Paul Beaudry             Dana Galizia             Franck Portier

Like all human beings, we enjoy the ups and downs of a roller coaster but not necessarily everywhere else in life. We typically dislike fluctuations in our economic and social conditions.

A lot of our actions are designed to limit abrupt changes in our living conditions: we eat three times a day rather than once; we use central heating in the winter and air conditioning in the summer; we save for our old age; we subscribe for insurance and vote for unemployment benefits etc.

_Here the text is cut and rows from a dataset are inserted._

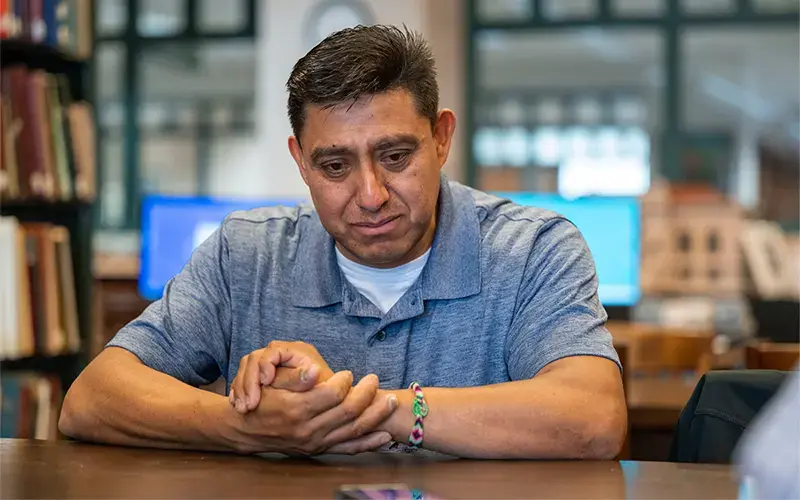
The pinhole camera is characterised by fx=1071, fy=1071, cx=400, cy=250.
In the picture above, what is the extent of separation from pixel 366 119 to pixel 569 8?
6354 millimetres

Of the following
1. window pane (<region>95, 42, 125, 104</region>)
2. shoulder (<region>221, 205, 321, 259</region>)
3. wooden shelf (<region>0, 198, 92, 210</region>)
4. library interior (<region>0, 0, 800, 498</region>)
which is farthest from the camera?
window pane (<region>95, 42, 125, 104</region>)

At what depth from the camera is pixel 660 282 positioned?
5359 millimetres

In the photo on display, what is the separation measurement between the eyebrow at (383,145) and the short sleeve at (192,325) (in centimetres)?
31

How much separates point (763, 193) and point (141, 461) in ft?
23.9

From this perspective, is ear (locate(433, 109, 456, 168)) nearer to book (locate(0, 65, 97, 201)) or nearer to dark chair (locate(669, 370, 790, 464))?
dark chair (locate(669, 370, 790, 464))

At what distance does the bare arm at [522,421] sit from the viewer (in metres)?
1.36

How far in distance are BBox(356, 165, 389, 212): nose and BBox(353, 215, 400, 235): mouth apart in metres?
0.03

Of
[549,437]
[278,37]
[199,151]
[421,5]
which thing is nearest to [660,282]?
[421,5]

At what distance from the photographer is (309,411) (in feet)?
4.44

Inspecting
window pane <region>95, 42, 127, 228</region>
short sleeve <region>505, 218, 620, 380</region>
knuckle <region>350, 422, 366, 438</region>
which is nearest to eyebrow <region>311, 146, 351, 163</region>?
short sleeve <region>505, 218, 620, 380</region>

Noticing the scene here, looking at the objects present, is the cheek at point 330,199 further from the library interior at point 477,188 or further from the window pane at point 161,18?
the window pane at point 161,18

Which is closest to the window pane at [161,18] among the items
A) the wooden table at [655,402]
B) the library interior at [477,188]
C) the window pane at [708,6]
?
the library interior at [477,188]

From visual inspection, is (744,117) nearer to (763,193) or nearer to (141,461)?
(763,193)

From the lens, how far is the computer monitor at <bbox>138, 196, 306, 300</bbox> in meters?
3.64
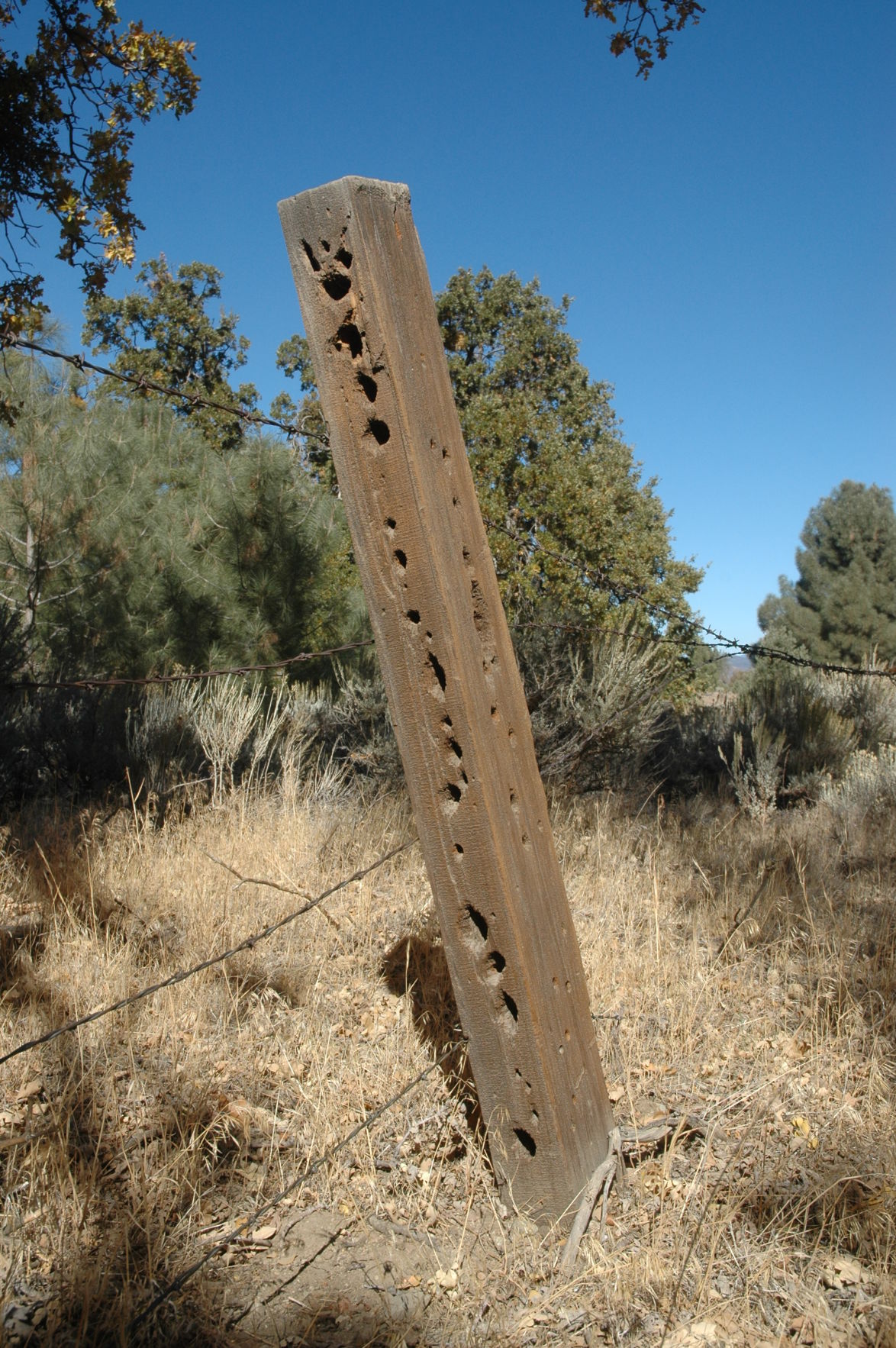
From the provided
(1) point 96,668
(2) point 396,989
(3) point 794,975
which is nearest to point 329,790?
(2) point 396,989

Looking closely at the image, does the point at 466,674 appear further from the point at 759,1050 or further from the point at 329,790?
the point at 329,790

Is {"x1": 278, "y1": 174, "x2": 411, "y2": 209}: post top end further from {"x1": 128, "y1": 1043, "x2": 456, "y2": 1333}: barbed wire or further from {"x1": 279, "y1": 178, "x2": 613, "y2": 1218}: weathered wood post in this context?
{"x1": 128, "y1": 1043, "x2": 456, "y2": 1333}: barbed wire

If an individual, call them Robinson, were stranded on an island, it is unlikely they would take decisions which would endogenously induce boom and bust cycles. The only reason there would be boom-bust cycles on a self-sufficient island is if nature imposed busts through droughts and other extrinsic shocks such as sunspots.

However, economies as collections of many people and institutions experience booms and busts, expansions and recessions, periods of exuberance and periods of despair. How can we reconcile our individual quest for stability with the apparent inherent instability of socio-economic systems? Why do our individual decisions aiming at stability translate into unstable macroeconomic outcomes?

Our project funded by Rebuilding Macroeconomics examines why then do reasonable individual decisions, in aggregate, produce economy wide outcomes that have characteristics that are distinct from the intention of individual behavior. The idea that aggregate outcomes have properties very different from individual level decisions is referred to in the system theory literature as emergent phenomena.

Emergent structures can be found in many natural phenomena: hurricanes emerge from mutual positive feedback between wind, humidity, evaporation of warm surface waters and Coriolis effects. Swarm behaviour of marching locusts, schooling fish and flocking birds are famous natural life examples of emergent phenomena.

There has been little effort in economics at understanding emergent phenomena in a systematic way. The existence of a two-way feedback between microstructure and macrostructure has been recognised for a very long time, from the invisible hand of Adam Smith to the work of Hayek and Schelling. There are many examples where aggregate outcomes may display instability when individual level decisions are aimed at favouring stability, but it is unclear what are the key forces driving such phenomena.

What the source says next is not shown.